The group said that Metro Manila, Calabarzon, Central Luzon and Western Visayas have reported an increase of new cases in the past several days and that the trend may continue if there is lax compliance on minimum health protocols.
“We encourage the government and LGUs to enforce the current GCQ limit of 10 persons per gathering in the NCR and to discourage office parties and other social events, especially as we approach the Christmas season,” it said.
“Family gatherings should be limited in size and should be celebrated outside to mitigate transmission,” it added.
Nograles previously said Filipinos are encouraged to hold virtual gatherings for the holidays through the use of video conferencing platforms such as Zoom to minimize physical contact.
“Alalahanin natin itong mga maximum capacities pagdating sa mass gatherings at kung maaari, kung pwede naman, kung pwedeng mag-online, online na lamang para safe po ang lahat,” he said before.
HPAAC on Friday afternoon clarified that they did not intend it was okay to party this Holiday Season following the text message.
“Should they decide they will push through in the context of the current situation, then the reminder is for people to continue public health standards, particularly considerations of ventilation when they plan their activities,” Dr. Anna Ong-Lim of HPAAC said.
She added that the intention of the message was to acknowledge that some people will still physically celebrate Christmas with others.

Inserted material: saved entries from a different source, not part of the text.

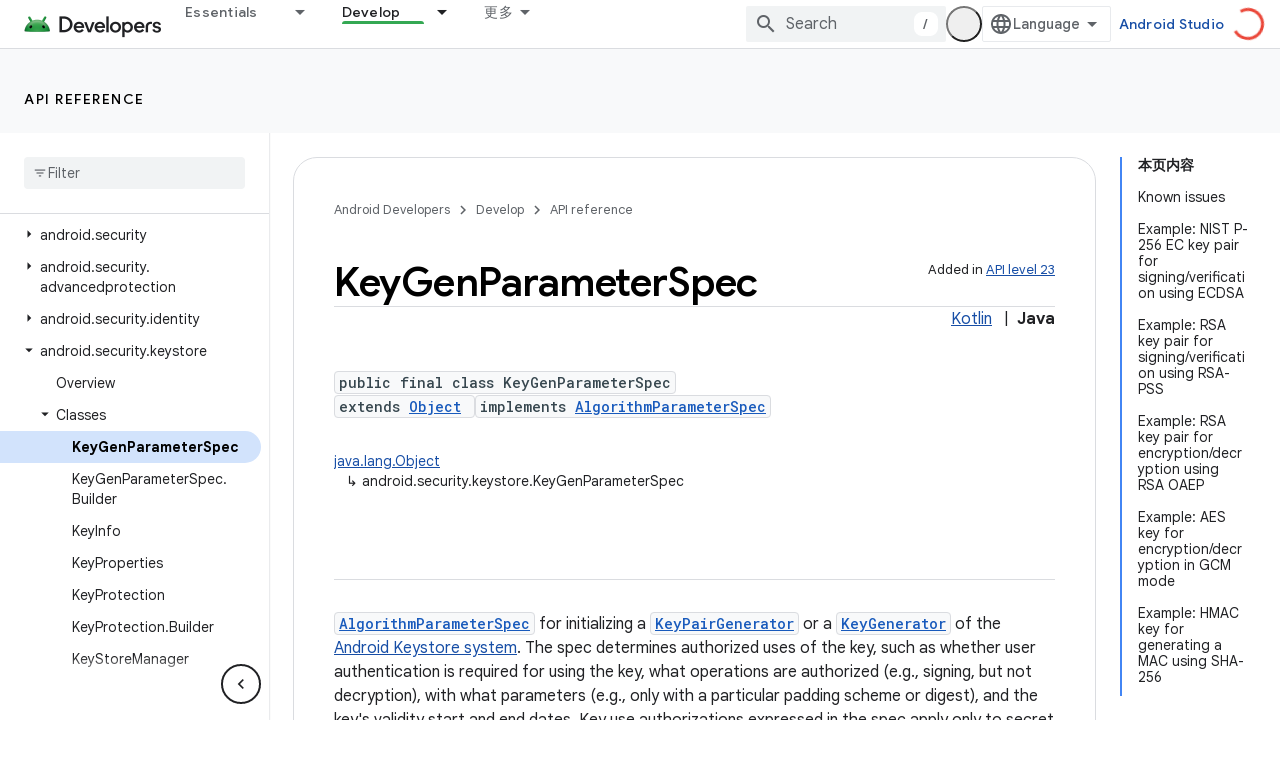

--- FILE ---
content_type: text/html; charset=UTF-8
request_url: https://feedback-pa.clients6.google.com/static/proxy.html?usegapi=1&jsh=m%3B%2F_%2Fscs%2Fabc-static%2F_%2Fjs%2Fk%3Dgapi.lb.en.2kN9-TZiXrM.O%2Fd%3D1%2Frs%3DAHpOoo_B4hu0FeWRuWHfxnZ3V0WubwN7Qw%2Fm%3D__features__
body_size: 80
content:
<!DOCTYPE html>
<html>
<head>
<title></title>
<meta http-equiv="X-UA-Compatible" content="IE=edge" />
<script type="text/javascript" nonce="CR8ISPqLlf58OBFQWBp4QQ">
  window['startup'] = function() {
    googleapis.server.init();
  };
</script>
<script type="text/javascript"
  src="https://apis.google.com/js/googleapis.proxy.js?onload=startup" async
  defer nonce="CR8ISPqLlf58OBFQWBp4QQ"></script>
</head>
<body>
</body>
</html>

DOH Undersecretary Maria Rosario Vergeire, meanwhile, said that DOH “has not officially released” the message and stressed that the health agency is “recommending alternative (online) activities during this holiday season.”
“We all know that these Christmas parties might be a cause for a superspreader event and we do not want for that to happen because it might cause further infections in the community,” she added in an interview.